▸ **Extract to read**
****************************************

The full title is All for Love, or the World Well Lost.
1/ When I was reading Racine, I was thinking that his greatness must have mainly been in the alexandrine verse that got lost in translation. But now I can read Dryden in the original, I can savour his lines.
“ANTONY They tell me ’tis my birthday, and I’ll keep it
With double pomp of sadness.
’Tis what the day deserves which gave me breath.
Why was I raised the meteor of the world,
Hung in the skies, and blazing as I travelled,
Till all my fires were spent, and then cast downward
To be trod out by Caesar?”
(Act 1)
Dryden focuses on the last several hours of Antony and Cleopatra, using other sources as well as Shakespeare’s play, but they’re very different: Shakespeare’s play is rich and opulent, spanning across continents and featuring a large cast of characters; Dryden is more restrained, and we can see the influence of classical plays and French neoclassical plays; All for Love only has 13 characters (including the two daughters of Antony and Octavia).
Dryden’s language is also clearer, more straightforward:
“ANTONY (having thrown himself down)
Lie there, thou shadow of an emperor:
The place thou presset on thy mother earth
Is all thy empire now; now it contains thee:
Some few days hence, and then ’twill be too large,
When thou’rt contracted in thy narrow urn,
Shrunk to a few cold ashes…”
(ibid.)
That’s moving.
2/ Ventidius comes to persuade Antony to leave Cleopatra. As he speaks to Alexas (Cleopatra’s eunuch), saying Antony has become “unmanned” and “made a woman’s toy”, he says:
“VENTIDIUS […] O Antony!
Thou bravest soldier, and thou best of friends!
Bounteous as Nature; next to Nature’s God!
Couldst thou but make new worlds, so wouldst thou give ’em,
As bounty were thy being…”
(ibid.)
Later, when he speaks to Antony and speaks disparagingly of the Queen of Egypt:
“ANTONY Ventidius, I allow your tongue free licence
On all my other faults; but on your life,
No word of Cleopatra: she deserves
More worlds than I can lose.”
(ibid.)
Love that: “new worlds”, “more worlds”.
Antony must leave Cleopatra.
“ANTONY While within your arms I lay,
The world fell mouldering from my hands each hour,
And left me scarce a grasp…”
(Act 2)
And yet, the moment Antony realises Cleopatra “sets [his] love above the price of kingdoms”, he melts, and Ventidius knows he has been defeated.

****************************************

▸ **Task to carry out**
Condense the paragraph in the passage on Dryden's All for Love above that begins "Dryden focuses on the last several hours" into a short bulleted list that keeps its main facts.

▸ **Listed entries**
****************************************

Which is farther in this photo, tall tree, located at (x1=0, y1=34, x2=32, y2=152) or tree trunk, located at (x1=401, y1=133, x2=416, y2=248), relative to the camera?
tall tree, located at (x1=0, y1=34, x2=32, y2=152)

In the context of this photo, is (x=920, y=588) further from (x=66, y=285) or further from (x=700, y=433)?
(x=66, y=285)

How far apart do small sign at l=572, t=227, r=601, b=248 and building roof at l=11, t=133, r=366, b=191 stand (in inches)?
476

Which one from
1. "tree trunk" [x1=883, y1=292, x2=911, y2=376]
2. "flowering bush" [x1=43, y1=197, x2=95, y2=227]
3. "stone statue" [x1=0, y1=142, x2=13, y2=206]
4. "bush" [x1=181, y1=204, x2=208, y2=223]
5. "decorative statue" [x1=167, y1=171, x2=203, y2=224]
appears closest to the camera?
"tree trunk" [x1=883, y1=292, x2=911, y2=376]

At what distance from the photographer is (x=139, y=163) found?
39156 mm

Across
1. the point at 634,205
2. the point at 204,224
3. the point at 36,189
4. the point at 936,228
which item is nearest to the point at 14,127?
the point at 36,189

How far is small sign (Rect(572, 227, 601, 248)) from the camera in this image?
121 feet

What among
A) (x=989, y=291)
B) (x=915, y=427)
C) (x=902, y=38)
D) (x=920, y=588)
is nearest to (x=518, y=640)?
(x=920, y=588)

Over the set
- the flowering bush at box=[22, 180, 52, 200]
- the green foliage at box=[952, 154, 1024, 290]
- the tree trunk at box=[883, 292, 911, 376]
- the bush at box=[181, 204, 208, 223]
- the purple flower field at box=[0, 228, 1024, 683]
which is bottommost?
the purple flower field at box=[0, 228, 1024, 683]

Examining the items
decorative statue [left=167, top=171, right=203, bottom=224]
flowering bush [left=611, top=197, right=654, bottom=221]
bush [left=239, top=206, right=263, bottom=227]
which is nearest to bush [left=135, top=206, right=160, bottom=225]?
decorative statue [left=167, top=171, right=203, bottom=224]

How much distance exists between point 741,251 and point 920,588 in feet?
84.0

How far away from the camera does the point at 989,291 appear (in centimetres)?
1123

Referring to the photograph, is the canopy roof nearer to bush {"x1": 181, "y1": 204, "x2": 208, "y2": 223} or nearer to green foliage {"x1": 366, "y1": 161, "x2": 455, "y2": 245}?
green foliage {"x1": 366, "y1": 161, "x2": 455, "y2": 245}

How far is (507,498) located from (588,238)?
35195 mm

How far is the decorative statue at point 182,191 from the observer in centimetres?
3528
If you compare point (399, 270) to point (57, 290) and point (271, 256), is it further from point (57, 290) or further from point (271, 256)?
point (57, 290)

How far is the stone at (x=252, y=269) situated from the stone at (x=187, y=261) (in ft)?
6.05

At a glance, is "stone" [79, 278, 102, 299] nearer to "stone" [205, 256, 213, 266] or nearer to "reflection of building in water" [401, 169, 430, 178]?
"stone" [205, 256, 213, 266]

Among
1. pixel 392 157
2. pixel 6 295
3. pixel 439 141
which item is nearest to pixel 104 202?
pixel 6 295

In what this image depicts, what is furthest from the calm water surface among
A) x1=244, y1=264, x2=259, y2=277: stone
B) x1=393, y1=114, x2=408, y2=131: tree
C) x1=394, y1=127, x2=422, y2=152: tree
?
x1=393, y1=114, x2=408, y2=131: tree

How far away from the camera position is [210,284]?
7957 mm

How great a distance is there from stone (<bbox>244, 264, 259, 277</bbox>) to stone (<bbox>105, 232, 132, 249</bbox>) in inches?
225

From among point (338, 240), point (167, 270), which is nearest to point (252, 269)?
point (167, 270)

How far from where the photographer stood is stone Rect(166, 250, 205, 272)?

****************************************

▸ **Result of the exercise**
- Dryden's play covers the last several hours of Antony and Cleopatra. It draws on other sources as well as Shakespeare's play.
- Shakespeare's play is rich and opulent, spans continents and has a large cast of characters.
- Dryden's play is more restrained and shows the influence of classical plays and French neoclassical plays.
- All for Love has only 13 characters, including the two daughters of Antony and Octavia.